Georgia’s offense has already faced several tests this season. Saturday’s meeting with Mississippi may prove to be the most revealing.
The Bulldogs travel to Oxford, Mississippi, to face a Rebels team that boasts a particularly dangerous pass rush. Their sack total through three games isn’t indicative of that fact, but their defenders’ abilities leave no doubt that they can harass quarterbacks early and often.
“They are ferocious rushers,” Georgia head coach Kirby Smart said. “They disrupt the pocket. They really have some unbelievable rushers.”
Junior defensive end Marquis Haynes is the key to the Rebels’ efforts of pummeling opposing passers. Fresh off a 10-sack season, Haynes has picked up right where he left off one year ago. He has a pair of sacks and nine tackles through three games.
Haynes led the Rebels in sacks last season despite sharing the field with the likes of defensive linemen Robert Nkemdiche and Channing Ward, who only combined for six sacks. Their departures could have left Haynes vulnerable to more double teams and therefore less production, but that’s not been an issue so far.
“He's extremely valuable to us,” Ole Miss head coach Hugh Freeze said of Haynes. “He's everything you kind of want in a student-athlete in the way he plays the game, the speed he plays it at and the passion he plays it at. He's an athletic guy that can win some one-on-one situations, which is very valuable when you play in this conference.”
Haynes practically made his own highlight reel against No. 1 Alabama last week. He de-cleated Crimson Tide freshman quarterback Jalen Hurts in the second quarter on a play that knocked the ball loose and allowed John Youngblood to return it 44 yards for a touchdown. At another point the game, Haynes made quick work of All-SEC tackle Cam Robinson, pancaking the junior as Hurts fled the collapsed pocket.
Haynes finished the game with four tackles and one sack, and making plays against the Crimson Tide was nothing new. Smart lauded Haynes’ play and explained that he has witnessed his fair share of Haynes’ big moments going back to his time at Alabama.

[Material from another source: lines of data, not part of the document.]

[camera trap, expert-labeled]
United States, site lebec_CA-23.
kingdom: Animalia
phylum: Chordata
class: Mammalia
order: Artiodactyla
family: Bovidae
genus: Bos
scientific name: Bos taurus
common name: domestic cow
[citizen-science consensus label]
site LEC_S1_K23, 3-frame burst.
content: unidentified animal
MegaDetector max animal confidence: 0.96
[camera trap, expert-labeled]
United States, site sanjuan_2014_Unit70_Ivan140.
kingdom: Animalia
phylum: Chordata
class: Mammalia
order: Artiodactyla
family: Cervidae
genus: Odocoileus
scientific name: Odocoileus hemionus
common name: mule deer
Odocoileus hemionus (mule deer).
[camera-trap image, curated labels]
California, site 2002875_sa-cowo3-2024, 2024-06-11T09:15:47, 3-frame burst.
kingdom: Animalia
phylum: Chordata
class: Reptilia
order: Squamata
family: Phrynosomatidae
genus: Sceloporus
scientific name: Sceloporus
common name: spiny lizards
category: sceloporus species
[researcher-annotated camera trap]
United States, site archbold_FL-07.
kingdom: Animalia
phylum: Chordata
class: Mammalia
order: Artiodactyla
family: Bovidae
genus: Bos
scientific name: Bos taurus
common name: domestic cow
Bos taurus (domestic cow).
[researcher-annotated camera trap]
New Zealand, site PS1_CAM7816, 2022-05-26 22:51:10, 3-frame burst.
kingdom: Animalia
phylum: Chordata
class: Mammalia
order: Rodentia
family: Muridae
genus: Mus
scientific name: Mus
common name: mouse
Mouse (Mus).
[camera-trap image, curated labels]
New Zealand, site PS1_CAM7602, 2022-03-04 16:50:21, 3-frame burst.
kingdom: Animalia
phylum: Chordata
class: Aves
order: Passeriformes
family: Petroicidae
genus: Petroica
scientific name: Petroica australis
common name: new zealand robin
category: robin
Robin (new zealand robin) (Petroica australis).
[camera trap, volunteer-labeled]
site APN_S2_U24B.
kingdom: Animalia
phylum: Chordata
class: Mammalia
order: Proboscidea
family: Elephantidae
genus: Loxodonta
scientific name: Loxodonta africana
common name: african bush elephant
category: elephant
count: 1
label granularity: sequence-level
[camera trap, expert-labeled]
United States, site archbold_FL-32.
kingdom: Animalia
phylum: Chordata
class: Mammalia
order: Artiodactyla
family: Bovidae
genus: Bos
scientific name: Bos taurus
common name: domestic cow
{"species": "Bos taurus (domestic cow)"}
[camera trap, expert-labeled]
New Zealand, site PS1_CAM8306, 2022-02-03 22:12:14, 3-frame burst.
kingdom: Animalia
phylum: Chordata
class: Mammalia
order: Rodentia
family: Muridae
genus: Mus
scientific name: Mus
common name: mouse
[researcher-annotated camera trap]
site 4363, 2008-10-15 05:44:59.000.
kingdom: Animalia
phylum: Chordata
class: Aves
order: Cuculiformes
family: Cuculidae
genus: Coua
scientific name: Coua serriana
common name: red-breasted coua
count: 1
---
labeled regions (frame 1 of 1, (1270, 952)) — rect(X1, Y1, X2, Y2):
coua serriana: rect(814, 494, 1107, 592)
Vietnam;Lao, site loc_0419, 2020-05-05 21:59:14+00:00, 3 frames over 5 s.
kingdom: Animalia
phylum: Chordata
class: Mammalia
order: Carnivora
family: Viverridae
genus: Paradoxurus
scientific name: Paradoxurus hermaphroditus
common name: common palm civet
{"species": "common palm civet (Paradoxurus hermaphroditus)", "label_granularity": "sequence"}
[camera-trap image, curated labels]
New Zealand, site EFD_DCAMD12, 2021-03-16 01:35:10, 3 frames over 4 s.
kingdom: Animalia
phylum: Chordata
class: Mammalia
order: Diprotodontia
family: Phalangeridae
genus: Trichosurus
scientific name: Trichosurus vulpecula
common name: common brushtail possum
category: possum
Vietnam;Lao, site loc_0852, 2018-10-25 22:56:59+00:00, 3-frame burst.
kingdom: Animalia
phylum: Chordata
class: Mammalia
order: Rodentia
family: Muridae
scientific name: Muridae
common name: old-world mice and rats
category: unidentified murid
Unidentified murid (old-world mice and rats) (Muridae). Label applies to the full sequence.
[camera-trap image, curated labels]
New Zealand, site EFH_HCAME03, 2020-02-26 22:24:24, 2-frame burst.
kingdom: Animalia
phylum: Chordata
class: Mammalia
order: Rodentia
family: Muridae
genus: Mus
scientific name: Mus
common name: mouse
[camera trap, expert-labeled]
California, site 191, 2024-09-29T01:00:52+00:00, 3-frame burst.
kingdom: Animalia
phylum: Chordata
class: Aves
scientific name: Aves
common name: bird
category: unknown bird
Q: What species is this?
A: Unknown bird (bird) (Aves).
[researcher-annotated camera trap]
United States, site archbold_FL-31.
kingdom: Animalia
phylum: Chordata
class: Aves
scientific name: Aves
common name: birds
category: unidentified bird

If his offensive line isn’t careful, he’ll get his first dose of that as a head coach on Saturday.
“He's always been good,” Smart said. “Guy seems like he's been there forever. I know he's been disruptive forever.”
Jacob Eason will be the next freshman quarterback to step on up and test Haynes. With two starts under his belt now, the 6-foot-5 Eason has already taken a few hits this year, having been sacked six times through three games. Four of the Bulldogs’ nine allowed sacks in 2016 came last week against Missouri, which boasted its own powerful junior defensive end in Charles Harris.
Eason doesn’t have much collegiate experience to lean on yet but he’ll have to get a sense early about how much time he has to work with in the pocket. At this point in the season, Smart is pleased with Eason’s internal clock when it comes to staying in the pocket and understanding when the window is closing.
“He’s done a good job of maintaining his composure in the pocket,” Smart said. “Sometimes the pocket breaks down and he’s got to move. (Offensive coordinator Jim) Chaney works with the quarterbacks each day to move within the pocket and try to use the pocket to your advantage, because when you escape the pocket nobody can help you.”
The big question is how long that pocket will even exist on Saturday.
Although the offensive line has held up better in passing situations than on running plays, there’s no question the unit has been shaky in the team’s first three victories. If that trend continues in Vaught-Hemingway Stadium, there’s a good chance that it won’t result in a fourth win for the Bulldogs.
“You’ve got to do a good job of building the pocket so that you can throw from it,” Smart said. “They challenge that in everything they do.”